Soon, her sister has us sitting in their shared Mercury Topaz, running down the plot of JOB by Robert A. Heinlein, a story about two people whose affair is constantly interrupted by shifting alternate Earth dimensions, wherein they must survive and find each other, again and again. Reality led us all back to their house, where I serendipitously found the first family to ever sit up entertaining an unexpected guest with unreserved friendliness into the wee hours of the morning. On that couch Angela Dawn unburdened herself to me, and by the morning light, when they gave me a lift back into town, I told her we'd simply take things one day at a time, always with free choice. If some providence might shine, or we're really, really good, dedicated and true and open-minded, we will know what it is to form a bond with someone else, so life-changing as the one forged that day. To love someone so much as we would love, from that friendship, is to know a love for all creation.

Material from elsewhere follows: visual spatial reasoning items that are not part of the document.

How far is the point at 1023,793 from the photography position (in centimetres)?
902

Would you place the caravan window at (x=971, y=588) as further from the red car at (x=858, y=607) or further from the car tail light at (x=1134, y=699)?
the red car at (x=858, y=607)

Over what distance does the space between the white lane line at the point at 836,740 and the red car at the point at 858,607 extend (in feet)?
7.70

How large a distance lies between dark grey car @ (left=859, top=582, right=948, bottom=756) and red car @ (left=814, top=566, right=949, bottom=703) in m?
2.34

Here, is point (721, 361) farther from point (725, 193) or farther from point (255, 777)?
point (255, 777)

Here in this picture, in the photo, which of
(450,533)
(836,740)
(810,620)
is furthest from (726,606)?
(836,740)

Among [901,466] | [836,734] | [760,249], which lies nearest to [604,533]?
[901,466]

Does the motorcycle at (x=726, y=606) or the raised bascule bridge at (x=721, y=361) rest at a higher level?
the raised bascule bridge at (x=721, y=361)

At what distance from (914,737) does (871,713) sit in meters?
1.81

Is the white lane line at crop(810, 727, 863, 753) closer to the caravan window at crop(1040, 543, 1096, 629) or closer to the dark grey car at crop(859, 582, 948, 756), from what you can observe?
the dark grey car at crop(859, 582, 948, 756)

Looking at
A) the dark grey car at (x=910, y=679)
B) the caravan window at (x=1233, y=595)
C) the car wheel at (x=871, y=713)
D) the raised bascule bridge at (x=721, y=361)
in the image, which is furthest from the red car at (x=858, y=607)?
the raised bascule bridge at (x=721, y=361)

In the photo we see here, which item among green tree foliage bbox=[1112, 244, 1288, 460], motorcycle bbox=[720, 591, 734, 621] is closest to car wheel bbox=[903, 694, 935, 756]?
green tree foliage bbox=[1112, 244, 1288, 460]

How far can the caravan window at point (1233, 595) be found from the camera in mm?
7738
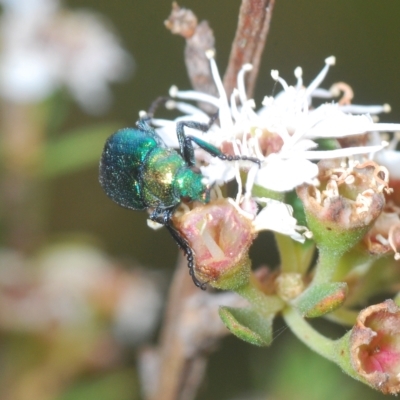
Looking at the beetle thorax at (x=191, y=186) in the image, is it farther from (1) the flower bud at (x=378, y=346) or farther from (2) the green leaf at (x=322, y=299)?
(1) the flower bud at (x=378, y=346)

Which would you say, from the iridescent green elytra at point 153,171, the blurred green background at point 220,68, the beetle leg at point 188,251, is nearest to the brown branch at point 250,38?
the iridescent green elytra at point 153,171

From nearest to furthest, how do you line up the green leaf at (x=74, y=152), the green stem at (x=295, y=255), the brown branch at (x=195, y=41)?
the green stem at (x=295, y=255) < the brown branch at (x=195, y=41) < the green leaf at (x=74, y=152)

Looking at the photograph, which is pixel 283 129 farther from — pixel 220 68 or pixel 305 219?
pixel 220 68

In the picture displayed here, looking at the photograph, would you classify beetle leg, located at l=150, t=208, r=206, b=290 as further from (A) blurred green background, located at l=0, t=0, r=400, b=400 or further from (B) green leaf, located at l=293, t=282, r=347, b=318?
(A) blurred green background, located at l=0, t=0, r=400, b=400

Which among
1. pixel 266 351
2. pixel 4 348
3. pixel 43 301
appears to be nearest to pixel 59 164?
pixel 43 301

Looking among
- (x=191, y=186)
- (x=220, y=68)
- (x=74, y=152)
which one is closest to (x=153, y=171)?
(x=191, y=186)

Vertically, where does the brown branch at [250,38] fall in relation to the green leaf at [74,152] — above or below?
above

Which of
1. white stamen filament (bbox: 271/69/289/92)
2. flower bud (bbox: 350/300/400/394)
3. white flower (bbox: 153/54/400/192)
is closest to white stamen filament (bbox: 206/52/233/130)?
white flower (bbox: 153/54/400/192)
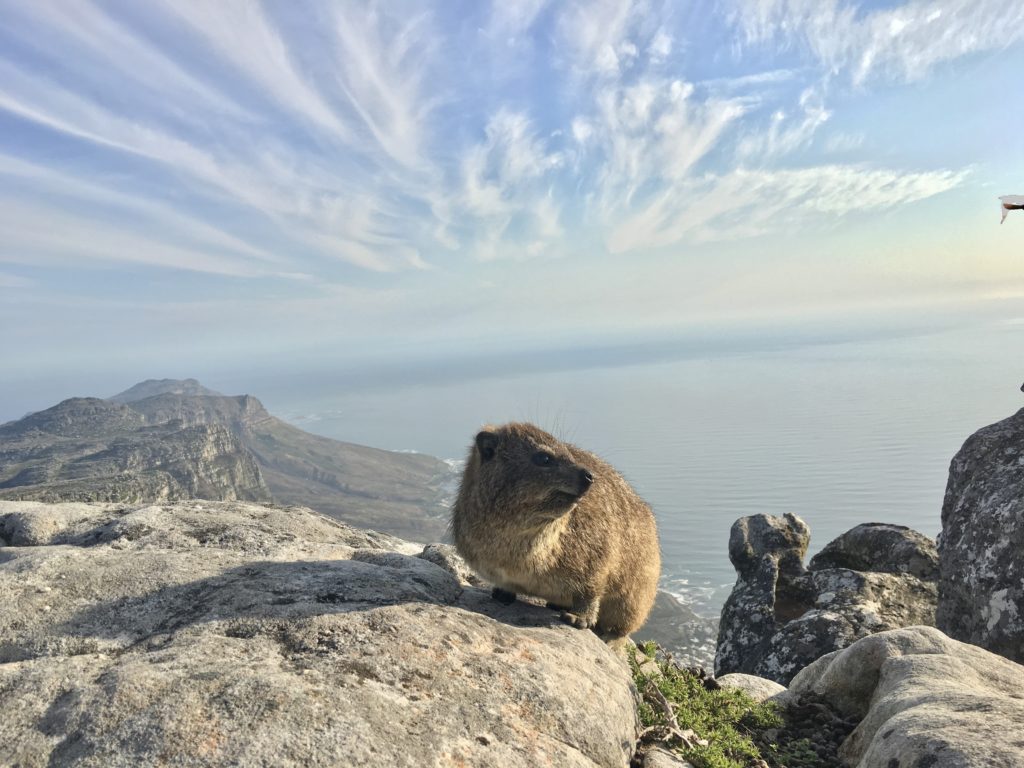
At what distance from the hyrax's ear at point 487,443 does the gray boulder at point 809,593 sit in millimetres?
7722

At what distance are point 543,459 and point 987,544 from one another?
7.18 metres

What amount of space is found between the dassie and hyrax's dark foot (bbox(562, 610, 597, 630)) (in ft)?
0.04

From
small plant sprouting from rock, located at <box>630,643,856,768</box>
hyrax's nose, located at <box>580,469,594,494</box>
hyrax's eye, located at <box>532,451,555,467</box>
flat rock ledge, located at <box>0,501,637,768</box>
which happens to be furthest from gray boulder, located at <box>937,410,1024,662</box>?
hyrax's eye, located at <box>532,451,555,467</box>

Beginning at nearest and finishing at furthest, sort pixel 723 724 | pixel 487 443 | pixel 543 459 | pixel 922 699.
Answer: pixel 922 699, pixel 723 724, pixel 543 459, pixel 487 443

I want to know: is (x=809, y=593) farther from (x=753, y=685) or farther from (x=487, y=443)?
(x=487, y=443)

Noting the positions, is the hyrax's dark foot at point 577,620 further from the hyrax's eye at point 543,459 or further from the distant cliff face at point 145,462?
the distant cliff face at point 145,462

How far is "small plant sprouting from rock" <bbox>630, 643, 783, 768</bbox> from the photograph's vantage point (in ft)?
16.8

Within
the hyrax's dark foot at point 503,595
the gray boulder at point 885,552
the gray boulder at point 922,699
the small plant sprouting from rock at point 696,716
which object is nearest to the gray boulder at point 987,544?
the gray boulder at point 922,699

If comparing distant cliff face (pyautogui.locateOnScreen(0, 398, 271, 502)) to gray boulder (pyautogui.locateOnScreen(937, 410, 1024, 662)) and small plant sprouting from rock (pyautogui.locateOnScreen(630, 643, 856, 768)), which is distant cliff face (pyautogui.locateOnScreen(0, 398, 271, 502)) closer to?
small plant sprouting from rock (pyautogui.locateOnScreen(630, 643, 856, 768))

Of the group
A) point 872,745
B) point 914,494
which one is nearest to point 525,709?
point 872,745

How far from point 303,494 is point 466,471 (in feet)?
686

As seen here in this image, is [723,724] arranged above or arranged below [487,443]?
below

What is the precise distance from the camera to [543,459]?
620cm

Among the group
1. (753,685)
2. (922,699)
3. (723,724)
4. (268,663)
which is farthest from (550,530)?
(753,685)
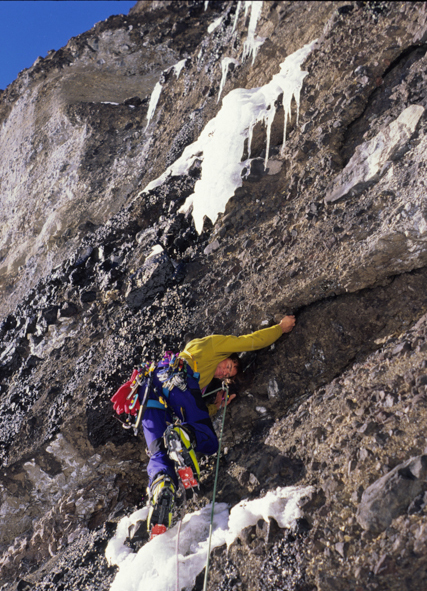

Free choice led me to pop the unconventional question "come West with me" maybe three days later, and hey, while we're at it, on the next I simply asked her to marry me. We then had a very special next day that will not here be narrated, and to the extreme surprise of every one, we set a day for her ordained minister father to tie our knot with the rest of the world as our witness, six weeks after we first met.

Oh, there's a couple of good stories connected to that date setting, too...but for now, let me tell you the next week found her scrawling her new married name on her styrofoam cup at work, still wondering exactly how to spell that strange new appellation. It's on this Valentine's Day that a young man in a bandanna stealthily entered the side door from the patio with her first rose---he'd just learned, that pink carnation was her first Flower---left on the podium, seen only by a heartily laughing waitress friend of ours, who soon afterwards expressed a certain pang of envy, that her own true love might need to step on it and pop the question. Well, the joke was on her---he did that night, I believe. So it's likely a Valentine's Day none of us will forget.

I hope this one, in its own way, will be memorable to you, as well, my friends.